Discussing the restoration of Gilman's historic windows are Todd Anderson, vice president of Worcester Eisenbrandt; Chris Smith, project manager with Bovis Lend Lease; Travers Nelson, program manager with Homewood Office of Design and Construction; and David Miller, project architect with Kliment Halsband Architects.
Photo by Will Kirk / HIPS

Restoration begins on Homewood building's historic glass treasures

By Greg Rienzi
The Gazette

While the demolition phase of the Gilman Hall renovation rumbles on, some nimble and delicate work on the building's glass treasures is being conducted off-site.

In November, Worcester Eisenbrandt, a building restoration contracting firm based in Baltimore, orchestrated the removal of 51 historic windows from the building's Hutzler Undergraduate Reading Room, Memorial Hall and elsewhere. After careful extraction, a process that took almost three weeks, the windows were trucked to the facility where they will be restored.

Earlier in the fall, Worcester Eisenbrandt's team of architectural conservators conducted a detailed material-condition survey of the Gilman Hall window openings to define the preliminary scope of the work.
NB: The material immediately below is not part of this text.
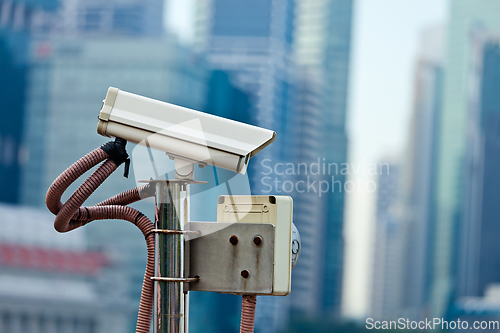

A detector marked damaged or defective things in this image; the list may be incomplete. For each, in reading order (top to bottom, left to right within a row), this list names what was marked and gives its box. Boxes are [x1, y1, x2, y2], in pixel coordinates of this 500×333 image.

rusty metal surface [186, 222, 276, 292]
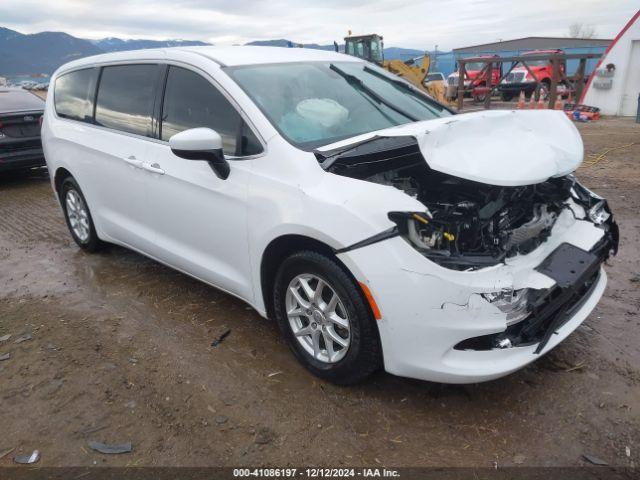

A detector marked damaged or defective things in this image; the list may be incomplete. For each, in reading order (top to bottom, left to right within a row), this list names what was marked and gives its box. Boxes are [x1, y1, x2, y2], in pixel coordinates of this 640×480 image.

The firm, which handled the restoration of the Patterson Park Pagoda, will oversee the restoration of all the historic windows, which prominently feature art-glass panels and medallions. Though not original to the building, the windows have become iconic elements of the Homewood campus's first academic building.

Conservators will repair chips, mend wood and metal frames, replace hardware, seal cracks, reglaze all windows and, where necessary, re-create lost or damaged art. As much of the original windows and frames as possible will be preserved.

The work, which began this month, will be done in three phases: the negative (removing all the "bad" parts), assessment (deciding what to put back) and the positive (putting back repaired and replicated elements).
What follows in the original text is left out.